• _Data extract_

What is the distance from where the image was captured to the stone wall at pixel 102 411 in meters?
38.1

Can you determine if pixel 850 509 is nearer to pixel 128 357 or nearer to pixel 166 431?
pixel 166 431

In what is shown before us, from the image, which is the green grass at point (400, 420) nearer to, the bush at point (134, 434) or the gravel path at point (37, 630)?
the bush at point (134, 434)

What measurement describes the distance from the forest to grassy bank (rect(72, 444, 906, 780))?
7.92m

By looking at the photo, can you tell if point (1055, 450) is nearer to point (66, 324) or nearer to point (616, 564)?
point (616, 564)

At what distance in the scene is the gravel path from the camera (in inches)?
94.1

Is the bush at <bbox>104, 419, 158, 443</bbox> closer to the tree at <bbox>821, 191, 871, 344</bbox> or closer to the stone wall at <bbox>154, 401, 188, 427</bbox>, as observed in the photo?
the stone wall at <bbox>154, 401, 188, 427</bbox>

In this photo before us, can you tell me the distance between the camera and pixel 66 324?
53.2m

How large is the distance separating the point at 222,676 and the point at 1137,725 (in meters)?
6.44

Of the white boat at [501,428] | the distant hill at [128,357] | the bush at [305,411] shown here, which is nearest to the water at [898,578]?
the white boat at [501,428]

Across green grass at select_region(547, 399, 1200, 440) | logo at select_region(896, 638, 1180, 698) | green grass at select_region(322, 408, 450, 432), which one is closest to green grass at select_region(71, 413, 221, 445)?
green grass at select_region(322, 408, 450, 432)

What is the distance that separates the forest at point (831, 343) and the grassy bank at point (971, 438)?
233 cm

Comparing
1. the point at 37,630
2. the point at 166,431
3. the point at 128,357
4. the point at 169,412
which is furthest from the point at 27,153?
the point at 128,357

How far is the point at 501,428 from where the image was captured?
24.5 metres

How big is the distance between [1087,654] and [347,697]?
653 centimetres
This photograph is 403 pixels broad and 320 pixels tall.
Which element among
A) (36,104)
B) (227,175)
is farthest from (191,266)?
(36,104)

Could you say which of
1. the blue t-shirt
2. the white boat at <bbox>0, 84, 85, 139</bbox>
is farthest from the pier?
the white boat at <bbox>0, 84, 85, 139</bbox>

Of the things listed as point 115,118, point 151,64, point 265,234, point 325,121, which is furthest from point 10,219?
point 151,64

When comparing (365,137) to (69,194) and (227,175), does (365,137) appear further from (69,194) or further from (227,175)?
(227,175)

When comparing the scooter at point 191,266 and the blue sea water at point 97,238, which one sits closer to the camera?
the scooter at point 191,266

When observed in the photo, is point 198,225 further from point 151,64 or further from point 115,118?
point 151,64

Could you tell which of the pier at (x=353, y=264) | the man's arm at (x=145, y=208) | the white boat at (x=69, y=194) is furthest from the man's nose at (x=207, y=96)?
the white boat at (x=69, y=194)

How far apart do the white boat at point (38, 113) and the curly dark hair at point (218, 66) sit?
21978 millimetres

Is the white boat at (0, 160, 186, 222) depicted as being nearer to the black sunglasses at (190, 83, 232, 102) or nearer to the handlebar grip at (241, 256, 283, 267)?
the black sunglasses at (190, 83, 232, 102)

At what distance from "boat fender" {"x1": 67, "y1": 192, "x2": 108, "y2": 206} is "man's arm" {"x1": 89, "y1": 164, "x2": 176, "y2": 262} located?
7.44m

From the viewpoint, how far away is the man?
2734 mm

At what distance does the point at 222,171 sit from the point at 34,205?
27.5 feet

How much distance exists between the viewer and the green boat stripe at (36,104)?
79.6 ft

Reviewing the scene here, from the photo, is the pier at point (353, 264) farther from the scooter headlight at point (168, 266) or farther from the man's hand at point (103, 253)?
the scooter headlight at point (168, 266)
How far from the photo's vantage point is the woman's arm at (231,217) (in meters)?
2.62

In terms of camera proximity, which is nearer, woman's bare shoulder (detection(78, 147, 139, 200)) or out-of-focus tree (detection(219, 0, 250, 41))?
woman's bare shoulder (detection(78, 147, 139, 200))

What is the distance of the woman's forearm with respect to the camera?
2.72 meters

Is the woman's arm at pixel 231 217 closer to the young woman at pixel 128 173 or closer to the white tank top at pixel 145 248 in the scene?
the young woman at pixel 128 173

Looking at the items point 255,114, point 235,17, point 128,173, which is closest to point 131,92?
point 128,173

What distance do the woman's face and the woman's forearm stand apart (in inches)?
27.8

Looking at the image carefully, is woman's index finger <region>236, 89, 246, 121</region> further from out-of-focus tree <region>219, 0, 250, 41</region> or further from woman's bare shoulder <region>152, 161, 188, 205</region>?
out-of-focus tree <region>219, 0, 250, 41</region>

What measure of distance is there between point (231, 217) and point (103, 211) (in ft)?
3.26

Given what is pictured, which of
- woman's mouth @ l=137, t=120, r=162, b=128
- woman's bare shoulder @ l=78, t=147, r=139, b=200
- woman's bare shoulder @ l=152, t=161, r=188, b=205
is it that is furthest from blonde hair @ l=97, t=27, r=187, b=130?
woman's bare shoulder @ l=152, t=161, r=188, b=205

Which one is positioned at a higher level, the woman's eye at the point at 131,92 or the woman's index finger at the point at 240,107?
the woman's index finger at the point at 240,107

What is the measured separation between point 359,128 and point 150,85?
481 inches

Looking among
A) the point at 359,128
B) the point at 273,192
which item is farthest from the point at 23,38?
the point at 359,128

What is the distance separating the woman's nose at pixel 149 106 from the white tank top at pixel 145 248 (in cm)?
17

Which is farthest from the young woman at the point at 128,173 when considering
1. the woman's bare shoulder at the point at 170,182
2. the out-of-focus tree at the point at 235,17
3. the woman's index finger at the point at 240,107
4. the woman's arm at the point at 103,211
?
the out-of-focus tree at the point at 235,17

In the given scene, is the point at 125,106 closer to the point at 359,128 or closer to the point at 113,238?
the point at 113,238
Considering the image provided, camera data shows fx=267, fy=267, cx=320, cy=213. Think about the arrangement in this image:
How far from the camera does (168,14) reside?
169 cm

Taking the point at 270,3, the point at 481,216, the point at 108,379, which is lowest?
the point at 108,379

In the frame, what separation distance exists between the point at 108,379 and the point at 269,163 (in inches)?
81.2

• _Exercise_
All of the records must be repeated exactly.

• _Written solution_
What is the distance from where the image was captured to the stone wall at pixel 102 411 in meters?
38.1

Can you determine if pixel 850 509 is nearer to pixel 128 357 or nearer to pixel 166 431?
pixel 166 431

In what is shown before us, from the image, which is the green grass at point (400, 420) nearer to, the bush at point (134, 434) or the gravel path at point (37, 630)?
the bush at point (134, 434)

What measurement describes the distance from the forest to grassy bank (rect(72, 444, 906, 780))?
7.92m

By looking at the photo, can you tell if point (1055, 450) is nearer to point (66, 324) or nearer to point (616, 564)?
point (616, 564)

At what distance in the scene is the gravel path from the camera (in inches)?
94.1

Is the bush at <bbox>104, 419, 158, 443</bbox> closer to the tree at <bbox>821, 191, 871, 344</bbox> or closer to the stone wall at <bbox>154, 401, 188, 427</bbox>, as observed in the photo?
the stone wall at <bbox>154, 401, 188, 427</bbox>

In this photo before us, can you tell me the distance between the camera and pixel 66 324?
53.2m

How large is the distance separating the point at 222,676 and the point at 1137,725 (in meters)?
6.44

Of the white boat at [501,428] | the distant hill at [128,357] | the bush at [305,411] shown here, which is nearest to the water at [898,578]?
the white boat at [501,428]

Across green grass at select_region(547, 399, 1200, 440) | logo at select_region(896, 638, 1180, 698) | green grass at select_region(322, 408, 450, 432), which one is closest to green grass at select_region(71, 413, 221, 445)?
green grass at select_region(322, 408, 450, 432)

What is the distance that separates the forest at point (831, 343) and the grassy bank at point (971, 438)?
233 cm

Comparing
1. the point at 37,630
2. the point at 166,431
3. the point at 128,357
4. the point at 169,412
which is furthest from the point at 27,153?
the point at 128,357

How far is the point at 501,428 from where the image was captured?
24.5 metres

How big is the distance between [1087,654] and [347,697]?
653 centimetres
This photograph is 403 pixels broad and 320 pixels tall.
Which element among
A) (36,104)
B) (227,175)
is farthest from (191,266)?
(36,104)

Could you say which of
1. the blue t-shirt
2. the white boat at <bbox>0, 84, 85, 139</bbox>
is farthest from the pier?
the white boat at <bbox>0, 84, 85, 139</bbox>

Of the things listed as point 115,118, point 151,64, point 265,234, point 325,121, which is furthest from point 10,219?
point 151,64

When comparing (365,137) to (69,194) and (227,175), does (365,137) appear further from (69,194) or further from (227,175)?
(227,175)

When comparing the scooter at point 191,266 and the blue sea water at point 97,238, which one sits closer to the camera?
the scooter at point 191,266

When observed in the photo, is point 198,225 further from point 151,64 or further from point 115,118?
point 151,64

Could you tell which of the pier at (x=353, y=264) | the man's arm at (x=145, y=208) | the white boat at (x=69, y=194) is furthest from the man's nose at (x=207, y=96)?
the white boat at (x=69, y=194)

How far apart do the white boat at point (38, 113) and the curly dark hair at point (218, 66) sit?
21978 millimetres

Is the white boat at (0, 160, 186, 222) depicted as being nearer to the black sunglasses at (190, 83, 232, 102) or nearer to the handlebar grip at (241, 256, 283, 267)?
the black sunglasses at (190, 83, 232, 102)

At what distance from "boat fender" {"x1": 67, "y1": 192, "x2": 108, "y2": 206} is "man's arm" {"x1": 89, "y1": 164, "x2": 176, "y2": 262} located?
7.44m

From the viewpoint, how far away is the man?
2734 mm

At what distance does the point at 222,171 sit from the point at 34,205?
27.5 feet

How much distance exists between the viewer and the green boat stripe at (36,104)?
79.6 ft

Reviewing the scene here, from the photo, is the pier at point (353, 264) farther from the scooter headlight at point (168, 266) or farther from the man's hand at point (103, 253)?
the scooter headlight at point (168, 266)
How far from the photo's vantage point is the woman's arm at (231,217) (in meters)?
2.62

In terms of camera proximity, which is nearer, woman's bare shoulder (detection(78, 147, 139, 200)) or out-of-focus tree (detection(219, 0, 250, 41))?
woman's bare shoulder (detection(78, 147, 139, 200))

What is the distance of the woman's forearm with respect to the camera?
2.72 meters

Is the woman's arm at pixel 231 217 closer to the young woman at pixel 128 173 or closer to the white tank top at pixel 145 248 in the scene?
the young woman at pixel 128 173

Looking at the items point 255,114, point 235,17, point 128,173, which is closest to point 131,92?
point 128,173

What distance do the woman's face and the woman's forearm stand apart (in inches)?
27.8

Looking at the image carefully, is woman's index finger <region>236, 89, 246, 121</region> further from out-of-focus tree <region>219, 0, 250, 41</region> or further from woman's bare shoulder <region>152, 161, 188, 205</region>?
out-of-focus tree <region>219, 0, 250, 41</region>

What measure of distance is there between point (231, 217) and point (103, 211) (in ft)?
3.26

Given what is pictured, which of
- woman's mouth @ l=137, t=120, r=162, b=128
- woman's bare shoulder @ l=78, t=147, r=139, b=200
- woman's bare shoulder @ l=152, t=161, r=188, b=205
is it that is furthest from blonde hair @ l=97, t=27, r=187, b=130?
woman's bare shoulder @ l=152, t=161, r=188, b=205

Which one is positioned at a higher level, the woman's eye at the point at 131,92 or the woman's index finger at the point at 240,107?
the woman's index finger at the point at 240,107

What is the measured separation between point 359,128 and point 150,85?
481 inches

Looking among
A) the point at 359,128
B) the point at 273,192
which item is farthest from the point at 23,38?
the point at 359,128

What is the distance separating the woman's nose at pixel 149 106 from the white tank top at pixel 145 248 (in cm)?
17

Which is farthest from the young woman at the point at 128,173 when considering
1. the woman's bare shoulder at the point at 170,182
2. the out-of-focus tree at the point at 235,17
3. the woman's index finger at the point at 240,107
4. the woman's arm at the point at 103,211
?
the out-of-focus tree at the point at 235,17

In the given scene, is the point at 125,106 closer to the point at 359,128 or closer to the point at 113,238?
the point at 113,238
Considering the image provided, camera data shows fx=267, fy=267, cx=320, cy=213. Think about the arrangement in this image:
How far from the camera does (168,14) reside?
169 cm

Taking the point at 270,3, the point at 481,216, the point at 108,379, which is lowest?
the point at 108,379

In the frame, what separation distance exists between the point at 108,379 and the point at 269,163 (in inches)?
81.2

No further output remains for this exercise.